About indexed content

Indexed content is indexed in place of the document's content.

A document can contain many kinds of data, including content, custom properties, and indexed content. Indexed content is optional: your application may or may not store indexed content for some or all documents in a docbase.

If indexed content is present in a document, the indexed content can be retrieved whenever the document is retrieved from its docbase.

Whenever a docbase is indexed:

  • If indexed content is present in a document, the indexed content will be indexed (in place of the content).
  • If not, the content will be indexed (providing that the content is in XML).

Indexed content must be coded in (valid) XML. Accordingly, indexed content can always be indexed.

A document’s content, however, can be in XML — or it can be in PDF, JPEG, MP3, or any other binary or text format. However, TEXTML Server can index the content only if it is in XML.

Indexed content is application-specific. TEXTML Server does not provide a DTD for indexed content: the structure of indexed content is the responsibility of the application programmer.

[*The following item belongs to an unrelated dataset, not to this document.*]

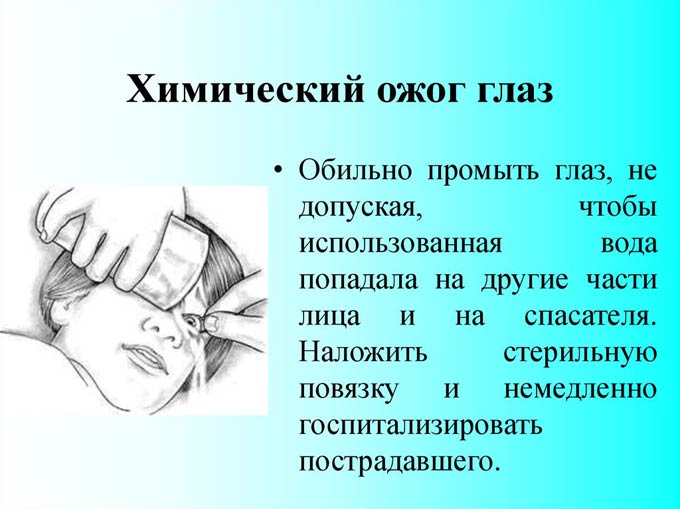 Химический ожог глаз

• Обильно промыть глаз, не допуская, чтобы использованная вода попадала на другие части лица и на спасателя. Наложить стерильную повязку и немедленно госпитализировать пострадавшего.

How indexed content can be used

Indexed content is often used when the content of a document is not in XML.

Let’s say that the content is in PDF. The application program can read a PDF file, extract from the PDF some data to be indexed, and format the extracted data as XML. The program then:

  • Sets the PDF as the document’s content.
  • Sets the XML as the document’s indexed content.

As a result, whenever TEXTML Server indexes the docbase, index entries for the document will be based on the indexed content.